Zelensky aide rejects peace plans
Only a Ukrainian plan can resolve the conflict with Russia, Vladimir Zelensky’s foreign policy adviser Igor Zhovkva told attendees of the Yalta European Strategy conference in Kiev on Friday. He recalled that a team of African leaders had led a peace initiative in June 2023.
After the meeting, Zhovkva said he told Zelensky Kiev didn’t need any African plan, insisting that only a Ukrainian concept would work.
Zhovkva’s opinion is shared by US National Security Advisor Jake Sullivan, who said Ukraine and its people are to decide how the conflict with Russia should end. Suggestions that the conflict can be resolved “in one day from the outside” are not true, he added. Any plan that attempts to “impose peace” on the people of Ukraine…”is not just or sustainable,” Sullivan told the same conference via video link on Saturday.

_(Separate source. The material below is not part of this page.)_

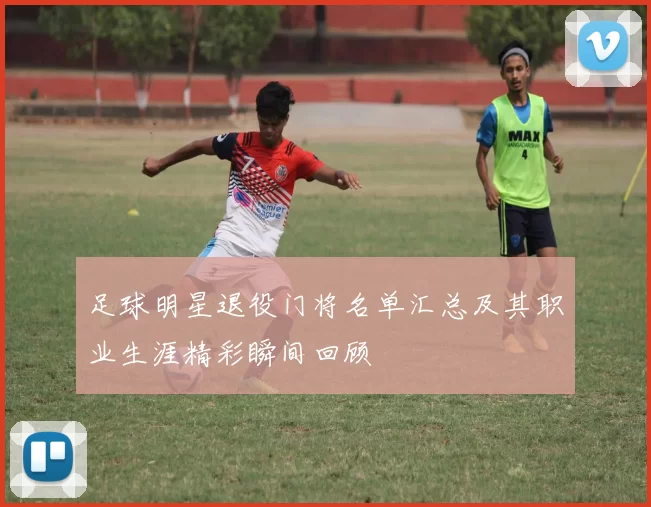 足球明星退役门将名单汇总及其职业生涯精彩瞬间回顾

Kiev has ruled out any talks not based on Zelensky’s ‘peace formula.’ The plan demands that Kiev assert control over all territories it held prior to 2014, and be provided with war reparations. Moscow has said that the idea was detached from reality.
In early September, Russian President Vladimir Putin reiterated that Moscow had “never refused” talks with Kiev, but stressed that these should reflect the documents that were agreed to in Istanbul and shouldn't be “ephemeral” demands.

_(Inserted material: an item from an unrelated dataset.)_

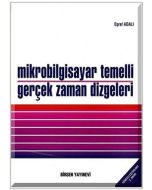 Mikrobilgisayar Temelli Gerçek Zaman Dizgeleri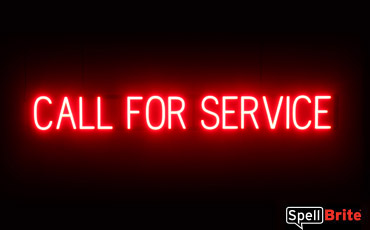 CALL FOR SERVICE sign, featuring LED lights that look like neon CALL FOR SERVICE signs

Russia and Ukraine held several rounds of peace talks in 2022, the Istanbul round being considered the most productive, as the parties managed to develop and pre-approve a draft peace treaty. The document reportedly included clauses on Kiev formally adopting a neutral status. Moscow, in return, was willing to withdraw troops from Ukrainian soil and offer Kiev security guarantees. However, the treaty was never finalized.

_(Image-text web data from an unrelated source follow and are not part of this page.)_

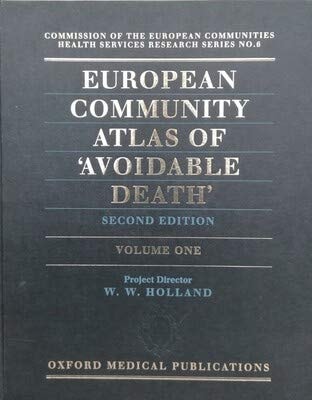 European Community Atlas of Avoidable Death: Volume One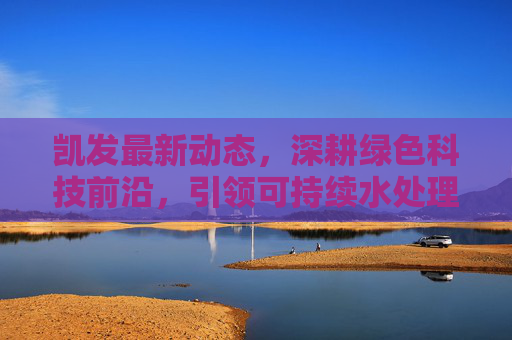 凯发最新动态，深耕绿色科技前沿，引领可持续水处理新未来，凯发深耕绿色科技 引领可持续水处理新未来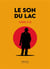 Le son du lac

In early September, Vladimir Putin said the only reason the Istanbul deal failed was because of the West’s desire “to inflict a strategic defeat on Russia.”
Former US deputy secretary of state Victoria Nuland confirmed last week the US, UK and other backers of Ukraine had told Kiev to reject the deal that had been reached.
Several countries, including China, Brazil and Hungary, have put forward initiatives to end the conflict. US Republican presidential candidate Donald Trump has repeatedly said he could end the conflict in one day if he’s elected president again.